▼

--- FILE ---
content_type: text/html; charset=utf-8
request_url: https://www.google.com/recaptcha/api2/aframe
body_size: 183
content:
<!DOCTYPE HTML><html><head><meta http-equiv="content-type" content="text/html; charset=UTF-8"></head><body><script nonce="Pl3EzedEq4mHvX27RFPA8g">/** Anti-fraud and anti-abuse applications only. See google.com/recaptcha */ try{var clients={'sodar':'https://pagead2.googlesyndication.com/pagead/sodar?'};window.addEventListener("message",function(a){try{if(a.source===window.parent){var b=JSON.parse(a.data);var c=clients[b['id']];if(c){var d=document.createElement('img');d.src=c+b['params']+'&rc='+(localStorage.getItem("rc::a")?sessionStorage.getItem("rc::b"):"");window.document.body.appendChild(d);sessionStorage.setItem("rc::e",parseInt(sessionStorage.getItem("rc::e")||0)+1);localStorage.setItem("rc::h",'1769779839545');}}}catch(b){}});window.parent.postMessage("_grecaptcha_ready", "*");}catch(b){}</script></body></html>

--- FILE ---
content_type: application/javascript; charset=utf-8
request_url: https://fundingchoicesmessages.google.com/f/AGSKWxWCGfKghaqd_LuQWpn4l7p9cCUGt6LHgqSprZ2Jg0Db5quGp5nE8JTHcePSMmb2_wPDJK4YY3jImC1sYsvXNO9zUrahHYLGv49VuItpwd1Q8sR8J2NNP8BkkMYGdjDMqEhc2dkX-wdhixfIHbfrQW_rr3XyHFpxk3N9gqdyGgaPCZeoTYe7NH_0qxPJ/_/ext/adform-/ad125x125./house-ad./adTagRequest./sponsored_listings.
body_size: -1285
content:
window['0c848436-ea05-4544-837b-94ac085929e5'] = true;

▲
▼

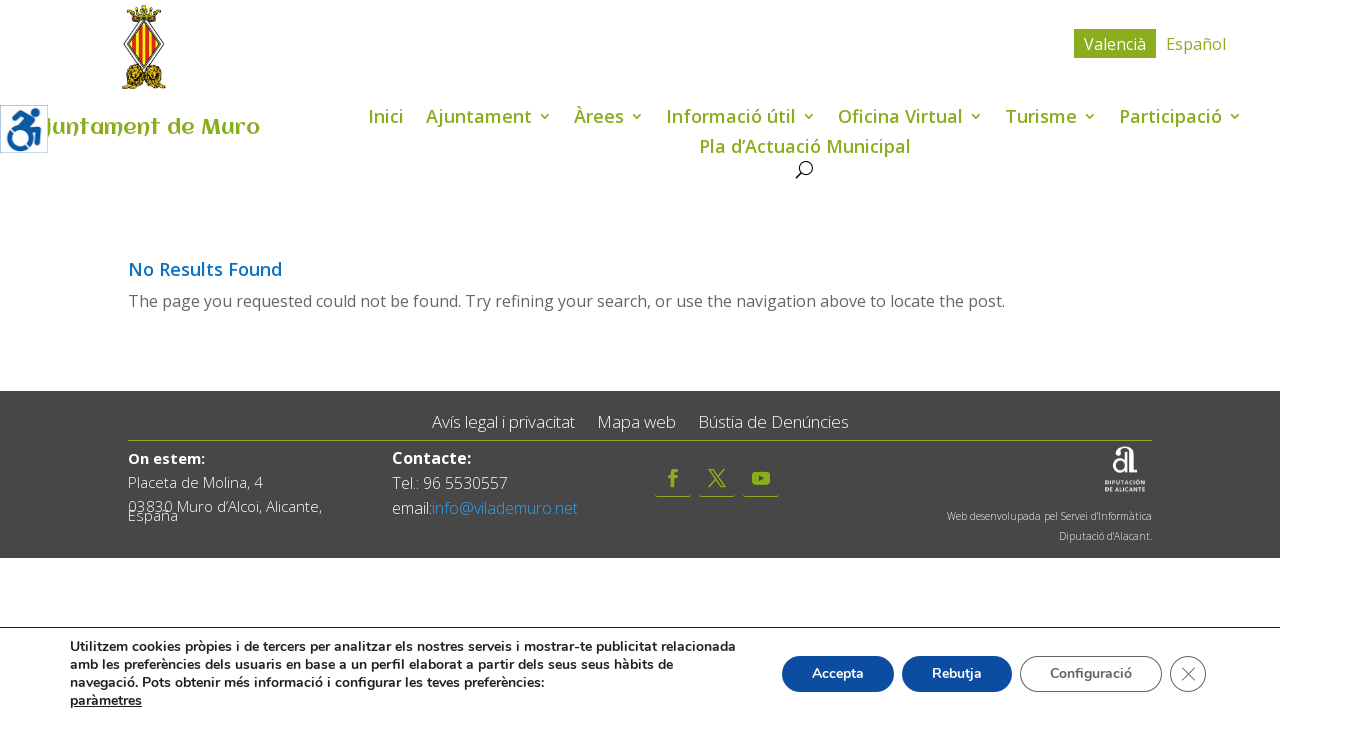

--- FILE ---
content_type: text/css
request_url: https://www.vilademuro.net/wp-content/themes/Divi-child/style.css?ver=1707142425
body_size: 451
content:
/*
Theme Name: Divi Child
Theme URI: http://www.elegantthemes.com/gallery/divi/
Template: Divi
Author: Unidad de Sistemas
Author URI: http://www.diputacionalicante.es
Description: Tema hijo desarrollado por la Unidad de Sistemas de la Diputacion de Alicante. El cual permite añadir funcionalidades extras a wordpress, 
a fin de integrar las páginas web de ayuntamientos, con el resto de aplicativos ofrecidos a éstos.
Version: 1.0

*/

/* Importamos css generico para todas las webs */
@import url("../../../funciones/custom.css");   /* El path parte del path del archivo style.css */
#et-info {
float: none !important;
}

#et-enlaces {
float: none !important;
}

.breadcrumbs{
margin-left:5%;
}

▲
▼

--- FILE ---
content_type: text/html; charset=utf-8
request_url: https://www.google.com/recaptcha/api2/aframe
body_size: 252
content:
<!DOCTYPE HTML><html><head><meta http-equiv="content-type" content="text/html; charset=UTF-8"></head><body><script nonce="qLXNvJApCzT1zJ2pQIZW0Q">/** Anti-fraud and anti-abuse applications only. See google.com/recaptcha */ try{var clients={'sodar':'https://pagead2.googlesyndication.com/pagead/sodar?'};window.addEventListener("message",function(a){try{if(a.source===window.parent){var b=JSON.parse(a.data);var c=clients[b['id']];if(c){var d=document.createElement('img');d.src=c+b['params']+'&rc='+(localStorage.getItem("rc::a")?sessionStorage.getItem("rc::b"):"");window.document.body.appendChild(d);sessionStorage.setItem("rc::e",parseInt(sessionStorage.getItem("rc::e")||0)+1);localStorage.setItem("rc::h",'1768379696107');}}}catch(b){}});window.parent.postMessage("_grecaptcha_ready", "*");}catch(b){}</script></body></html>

▲

Try it: What do the lines above say from the one containing "Template: Divi" down to the one containing "Description: Tema hijo"? Return them exactly, both end lines included, and only them.

Response to the task:
Template: Divi
Author: Unidad de Sistemas
Author URI: http://www.diputacionalicante.es
Description: Tema hijo desarrollado por la Unidad de Sistemas de la Diputacion de Alicante. El cual permite añadir funcionalidades extras a wordpress, 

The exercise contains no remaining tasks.